## Supplied data
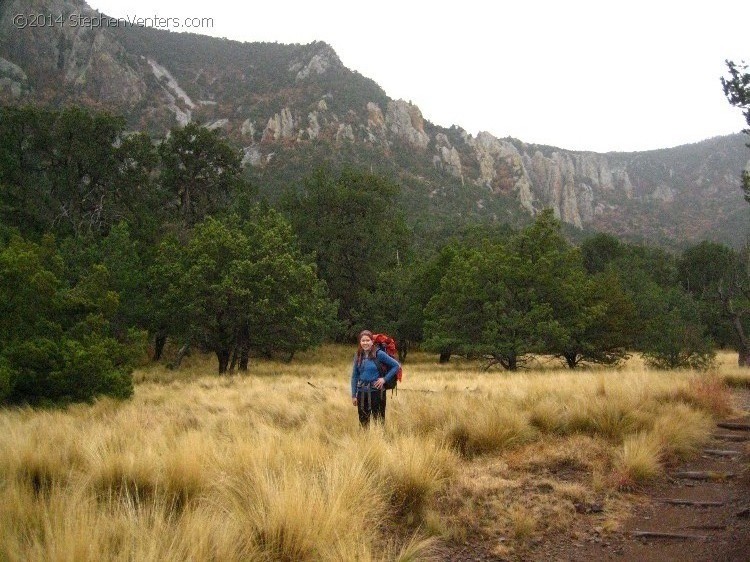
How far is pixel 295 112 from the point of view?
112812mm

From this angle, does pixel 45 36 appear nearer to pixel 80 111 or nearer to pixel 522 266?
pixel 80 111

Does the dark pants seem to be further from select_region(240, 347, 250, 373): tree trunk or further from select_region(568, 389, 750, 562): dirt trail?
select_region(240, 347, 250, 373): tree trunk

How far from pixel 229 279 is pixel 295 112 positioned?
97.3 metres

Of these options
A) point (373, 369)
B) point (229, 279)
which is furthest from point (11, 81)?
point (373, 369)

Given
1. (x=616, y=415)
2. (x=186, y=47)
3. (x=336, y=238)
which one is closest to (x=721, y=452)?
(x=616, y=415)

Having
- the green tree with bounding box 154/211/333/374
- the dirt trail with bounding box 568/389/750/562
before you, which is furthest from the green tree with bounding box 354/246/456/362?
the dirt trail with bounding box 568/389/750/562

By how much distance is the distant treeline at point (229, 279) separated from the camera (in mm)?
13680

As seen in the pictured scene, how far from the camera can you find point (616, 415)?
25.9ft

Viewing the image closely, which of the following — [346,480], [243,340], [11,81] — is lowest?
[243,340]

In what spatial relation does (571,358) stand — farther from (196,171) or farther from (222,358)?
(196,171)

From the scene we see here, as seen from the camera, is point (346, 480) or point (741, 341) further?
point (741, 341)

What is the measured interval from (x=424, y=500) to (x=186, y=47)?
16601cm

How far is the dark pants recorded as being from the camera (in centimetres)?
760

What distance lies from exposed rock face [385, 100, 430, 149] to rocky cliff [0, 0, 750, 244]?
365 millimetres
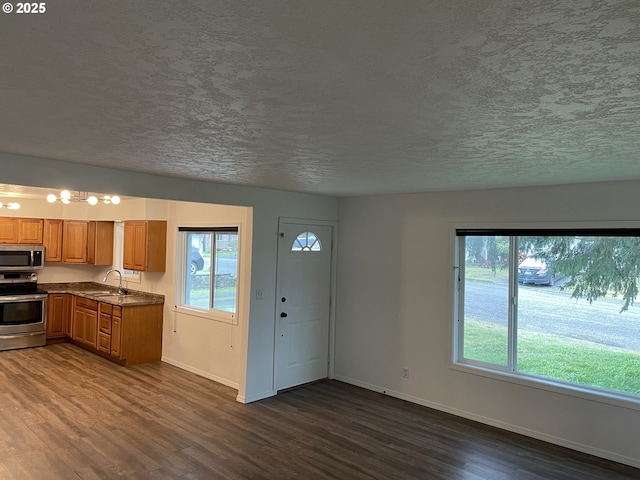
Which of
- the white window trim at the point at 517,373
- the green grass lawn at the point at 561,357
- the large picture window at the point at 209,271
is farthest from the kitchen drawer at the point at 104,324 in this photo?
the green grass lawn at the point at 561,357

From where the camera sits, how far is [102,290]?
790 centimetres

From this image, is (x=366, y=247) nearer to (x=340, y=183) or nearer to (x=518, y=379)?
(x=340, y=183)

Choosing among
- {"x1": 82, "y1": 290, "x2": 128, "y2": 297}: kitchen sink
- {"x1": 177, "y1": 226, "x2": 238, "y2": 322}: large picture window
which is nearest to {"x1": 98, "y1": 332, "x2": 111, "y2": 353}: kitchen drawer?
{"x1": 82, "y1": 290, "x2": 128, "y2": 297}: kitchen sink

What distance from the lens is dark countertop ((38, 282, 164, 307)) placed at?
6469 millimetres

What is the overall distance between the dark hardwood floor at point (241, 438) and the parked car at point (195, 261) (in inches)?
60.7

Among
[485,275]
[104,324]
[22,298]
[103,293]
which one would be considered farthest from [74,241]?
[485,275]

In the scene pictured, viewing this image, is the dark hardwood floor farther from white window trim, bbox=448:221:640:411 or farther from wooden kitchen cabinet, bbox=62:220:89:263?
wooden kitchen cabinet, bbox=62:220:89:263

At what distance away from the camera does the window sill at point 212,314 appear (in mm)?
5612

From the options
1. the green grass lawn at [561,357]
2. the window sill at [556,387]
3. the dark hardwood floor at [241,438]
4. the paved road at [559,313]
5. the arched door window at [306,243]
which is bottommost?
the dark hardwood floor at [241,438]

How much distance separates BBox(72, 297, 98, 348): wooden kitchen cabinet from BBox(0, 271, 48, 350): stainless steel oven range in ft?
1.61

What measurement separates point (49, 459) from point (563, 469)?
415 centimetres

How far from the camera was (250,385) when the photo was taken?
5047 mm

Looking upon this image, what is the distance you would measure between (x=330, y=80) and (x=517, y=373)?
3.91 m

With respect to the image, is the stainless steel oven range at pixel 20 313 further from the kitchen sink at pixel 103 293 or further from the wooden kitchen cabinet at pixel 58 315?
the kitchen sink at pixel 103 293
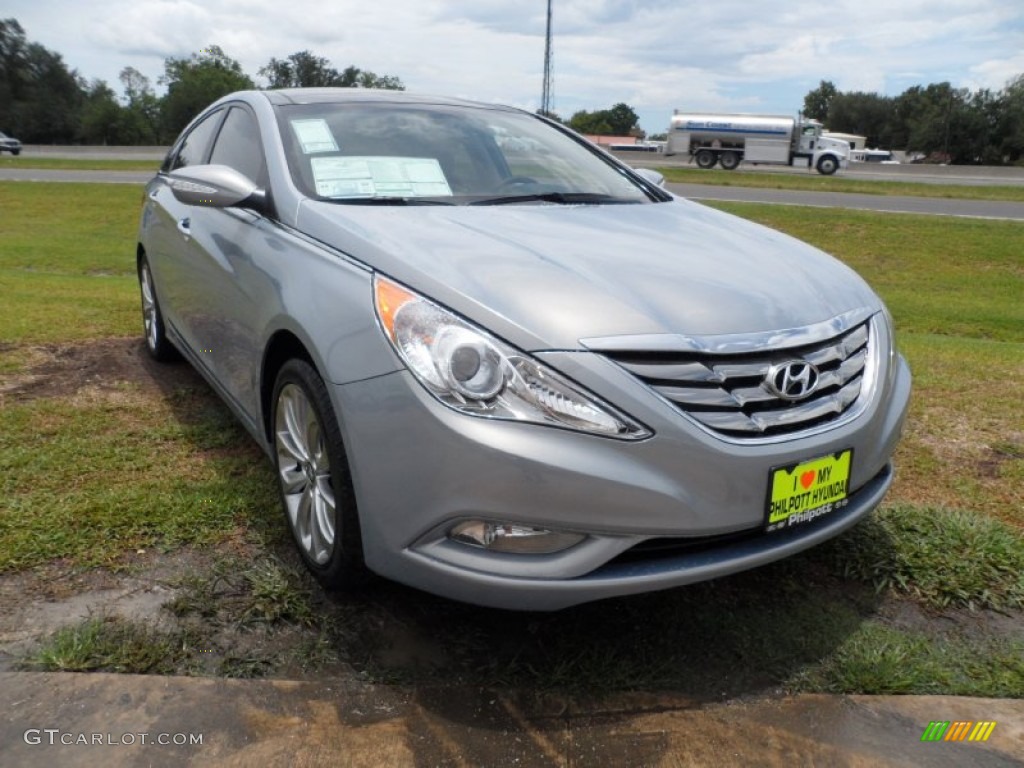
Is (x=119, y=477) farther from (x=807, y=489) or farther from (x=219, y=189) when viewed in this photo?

## Problem
Please quote every one of the rows above word for word, leaving out the pictures.

## Expected answer
How far is pixel 295 112 from the point of view?
112812mm

From this angle, does pixel 45 36 appear nearer to pixel 80 111 or nearer to pixel 522 266?
pixel 80 111

Does the dark pants seem to be further from select_region(240, 347, 250, 373): tree trunk or further from select_region(568, 389, 750, 562): dirt trail?
select_region(240, 347, 250, 373): tree trunk

How far from pixel 229 279 is pixel 295 112 positioned?
97.3 metres

Of these options
A) point (373, 369)
B) point (229, 279)
which is furthest from point (11, 81)?
point (373, 369)

Given
1. (x=616, y=415)
2. (x=186, y=47)
3. (x=336, y=238)
which one is closest to (x=721, y=452)?
(x=616, y=415)

Having
- the green tree with bounding box 154/211/333/374
- the dirt trail with bounding box 568/389/750/562
before you, which is furthest from the green tree with bounding box 354/246/456/362?
the dirt trail with bounding box 568/389/750/562

By how much distance is the distant treeline at point (229, 279) separated from the camera (in mm)?
13680

As seen in the pictured scene, how far from the camera can you find point (616, 415)?
25.9ft

Viewing the image closely, which of the following — [346,480], [243,340], [11,81] — is lowest?
[243,340]

In what spatial relation does (571,358) stand — farther from (196,171) or farther from (222,358)?
(196,171)

From the scene we see here, as seen from the camera, is point (346, 480) or point (741, 341) further?
point (741, 341)

What is the measured interval from (x=424, y=500) to (x=186, y=47)?
16601cm

How far is the dark pants recorded as being from the camera (in centimetres)?
760

What distance lies from exposed rock face [385, 100, 430, 149] to rocky cliff [0, 0, 750, 244]?
365 millimetres
Which of
- the white window trim at the point at 517,373
- the green grass lawn at the point at 561,357
- the large picture window at the point at 209,271
is farthest from the kitchen drawer at the point at 104,324 in this photo?
the green grass lawn at the point at 561,357

From where the camera sits, how far is [102,290]?
790 centimetres

From this image, is (x=366, y=247) nearer to (x=340, y=183) or nearer to (x=518, y=379)?
(x=340, y=183)

Choosing among
- {"x1": 82, "y1": 290, "x2": 128, "y2": 297}: kitchen sink
- {"x1": 177, "y1": 226, "x2": 238, "y2": 322}: large picture window
which is nearest to {"x1": 98, "y1": 332, "x2": 111, "y2": 353}: kitchen drawer?
{"x1": 82, "y1": 290, "x2": 128, "y2": 297}: kitchen sink

What distance from the lens is dark countertop ((38, 282, 164, 307)) placed at?
6469 millimetres

What is the overall distance between the dark hardwood floor at point (241, 438) and the parked car at point (195, 261) (in inches)?
60.7

Among
[485,275]
[104,324]
[22,298]
[103,293]
which one would be considered farthest from [74,241]?
[485,275]

In the scene pictured, viewing this image, is the dark hardwood floor farther from white window trim, bbox=448:221:640:411 or farther from wooden kitchen cabinet, bbox=62:220:89:263?
wooden kitchen cabinet, bbox=62:220:89:263

At what distance away from the camera does the window sill at point 212,314 appear (in mm)?
5612

From the options
1. the green grass lawn at [561,357]
2. the window sill at [556,387]
3. the dark hardwood floor at [241,438]
4. the paved road at [559,313]
5. the arched door window at [306,243]
which is bottommost?
the dark hardwood floor at [241,438]

How much distance separates BBox(72, 297, 98, 348): wooden kitchen cabinet from BBox(0, 271, 48, 350): stainless steel oven range in ft?
1.61

What measurement separates point (49, 459) from point (563, 469)?
415 centimetres

How far from the camera was (250,385) when the photo was taken?
5047 mm

Looking upon this image, what is the distance you would measure between (x=330, y=80) and (x=517, y=373)?
3.91 m

With respect to the image, is the stainless steel oven range at pixel 20 313 further from the kitchen sink at pixel 103 293 or further from the wooden kitchen cabinet at pixel 58 315?
the kitchen sink at pixel 103 293
Is (x=119, y=477) farther from (x=807, y=489) or farther from (x=219, y=189) when viewed in this photo?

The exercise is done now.